You are viewing a plain text version of this content. The canonical link for it is here.

Posted to dev@zeppelin.apache.org by "Eugene Sapozhnikov (JIRA)" <ji...@apache.org> on 2015/08/21 21:11:46 UTC

[jira] [Created] (ZEPPELIN-253) EMR Spark deployment: Class com.hadoop.compression.lzo.LzoCodec not found

Eugene Sapozhnikov created ZEPPELIN-253:
-------------------------------------------

             Summary: EMR Spark deployment: Class com.hadoop.compression.lzo.LzoCodec not found
                 Key: ZEPPELIN-253
                 URL: https://issues.apache.org/jira/browse/ZEPPELIN-253
             Project: Zeppelin
          Issue Type: Bug
          Components: Core
    Affects Versions: 0.6.0
         Environment: It's Amazon EMR cluster:

AMI version:3.8.0
Hadoop distribution:Amazon 2.4.0
Applications:Hive 0.13.1, Pig 0.12.0, Spark 1.3.1
Zeppelin current clone from git master: 0.6.0-incubating-SNAPSHOT

Contents of zeppelin-env.sh:
export MASTER=yarn-client
export HADOOP_CONF_DIR=/home/hadoop/conf
export ZEPPELIN_SPARK_USEHIVECONTEXT=false
export ZEPPELIN_JAVA_OPTS="-Dspark.executor.instances=2 -Dspark.executor.cores=2 -Dspark.executor.memory=1547M -Dspark.default.parallelism=4"
            Reporter: Eugene Sapozhnikov
            Priority: Blocker


Hi,
I am trying to install EMR+Spark+Zeppelin with no luck.

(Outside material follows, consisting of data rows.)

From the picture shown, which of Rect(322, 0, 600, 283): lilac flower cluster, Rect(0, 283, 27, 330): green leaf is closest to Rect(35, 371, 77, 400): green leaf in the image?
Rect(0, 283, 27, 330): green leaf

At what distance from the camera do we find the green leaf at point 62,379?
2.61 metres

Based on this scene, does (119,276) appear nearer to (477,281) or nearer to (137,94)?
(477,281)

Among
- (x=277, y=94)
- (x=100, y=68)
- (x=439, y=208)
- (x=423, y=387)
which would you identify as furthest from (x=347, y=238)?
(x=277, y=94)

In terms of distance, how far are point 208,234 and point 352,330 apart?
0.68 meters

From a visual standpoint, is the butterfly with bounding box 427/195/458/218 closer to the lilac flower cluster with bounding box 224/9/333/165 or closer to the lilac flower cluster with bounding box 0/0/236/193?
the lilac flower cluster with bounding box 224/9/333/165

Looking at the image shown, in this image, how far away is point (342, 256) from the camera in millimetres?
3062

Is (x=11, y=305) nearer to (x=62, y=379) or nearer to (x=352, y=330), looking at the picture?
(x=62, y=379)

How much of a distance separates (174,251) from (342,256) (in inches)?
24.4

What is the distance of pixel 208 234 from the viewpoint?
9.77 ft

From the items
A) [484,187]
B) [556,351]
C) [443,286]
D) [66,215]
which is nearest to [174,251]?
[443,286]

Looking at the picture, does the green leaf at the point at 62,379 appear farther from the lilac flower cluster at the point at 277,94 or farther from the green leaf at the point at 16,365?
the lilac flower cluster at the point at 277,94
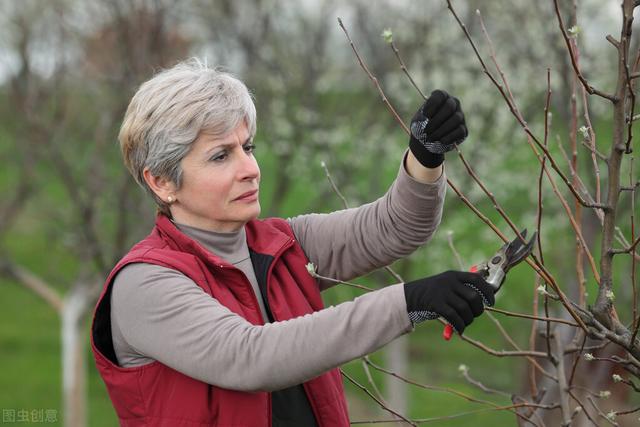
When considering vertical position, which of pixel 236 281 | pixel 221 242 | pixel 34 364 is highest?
pixel 34 364

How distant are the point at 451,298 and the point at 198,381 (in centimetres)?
68

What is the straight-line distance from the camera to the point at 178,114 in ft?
7.54

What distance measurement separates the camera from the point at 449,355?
16875 millimetres

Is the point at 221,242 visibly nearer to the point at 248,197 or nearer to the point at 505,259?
the point at 248,197

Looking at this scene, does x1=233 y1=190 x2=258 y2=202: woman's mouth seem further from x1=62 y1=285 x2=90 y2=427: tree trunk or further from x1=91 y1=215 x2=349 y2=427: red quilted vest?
x1=62 y1=285 x2=90 y2=427: tree trunk

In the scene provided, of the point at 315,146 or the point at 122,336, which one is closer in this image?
the point at 122,336

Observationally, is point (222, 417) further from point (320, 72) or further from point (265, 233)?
point (320, 72)

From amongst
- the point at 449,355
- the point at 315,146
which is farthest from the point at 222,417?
the point at 449,355

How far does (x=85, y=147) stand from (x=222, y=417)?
973 cm

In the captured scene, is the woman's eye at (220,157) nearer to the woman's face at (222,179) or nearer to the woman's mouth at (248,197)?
the woman's face at (222,179)

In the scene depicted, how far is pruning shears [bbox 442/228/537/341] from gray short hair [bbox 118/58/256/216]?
0.75 m

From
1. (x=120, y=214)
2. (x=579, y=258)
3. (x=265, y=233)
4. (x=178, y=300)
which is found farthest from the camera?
(x=120, y=214)

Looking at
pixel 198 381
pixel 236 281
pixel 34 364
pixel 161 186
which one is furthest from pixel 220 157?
pixel 34 364

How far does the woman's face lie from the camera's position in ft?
7.69
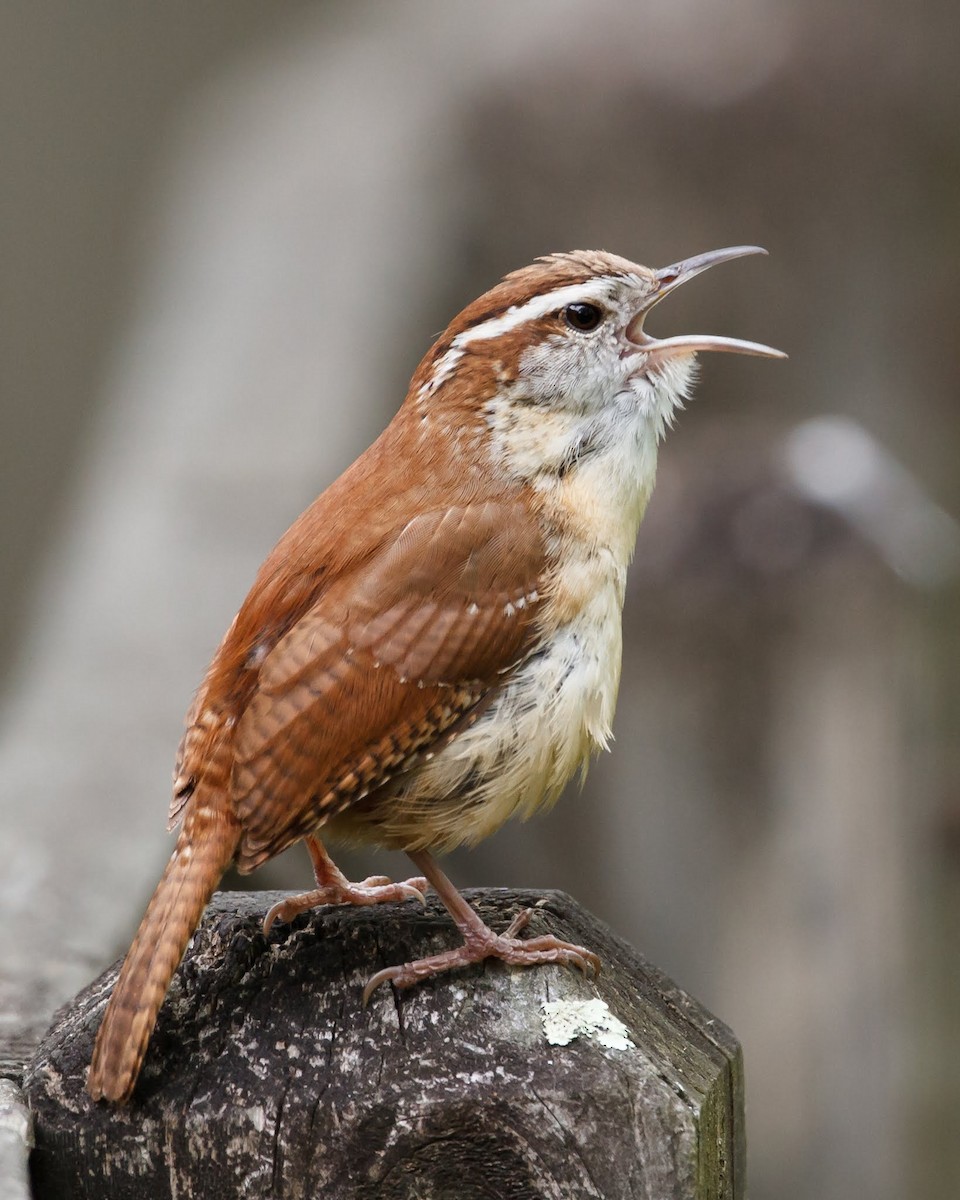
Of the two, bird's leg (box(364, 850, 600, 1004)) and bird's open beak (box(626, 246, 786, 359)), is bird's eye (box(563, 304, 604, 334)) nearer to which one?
bird's open beak (box(626, 246, 786, 359))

I executed recommendations from https://gist.github.com/andershammar/224e1077021d0ea376dd, everything feels all set, I checked this .sh file line by line.

At the host 'spark-shell' is working okay, my test code executes just fine.
When I enter Zeppelin and try to actually do something in Scala in a notebook I get error below.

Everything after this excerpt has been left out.